** BEGIN **

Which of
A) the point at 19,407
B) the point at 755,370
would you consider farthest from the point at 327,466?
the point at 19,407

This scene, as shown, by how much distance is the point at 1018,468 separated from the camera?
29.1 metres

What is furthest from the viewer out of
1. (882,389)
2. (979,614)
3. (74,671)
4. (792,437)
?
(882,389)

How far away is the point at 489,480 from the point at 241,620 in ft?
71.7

** END **

Task goal >> Convert the records above into a JSON list of strings, with one string per line and blank lines omitted.

Correct output >>
[
  "Which of",
  "A) the point at 19,407",
  "B) the point at 755,370",
  "would you consider farthest from the point at 327,466?",
  "the point at 19,407",
  "This scene, as shown, by how much distance is the point at 1018,468 separated from the camera?",
  "29.1 metres",
  "What is furthest from the viewer out of",
  "1. (882,389)",
  "2. (979,614)",
  "3. (74,671)",
  "4. (792,437)",
  "?",
  "(882,389)",
  "How far away is the point at 489,480 from the point at 241,620 in ft?",
  "71.7"
]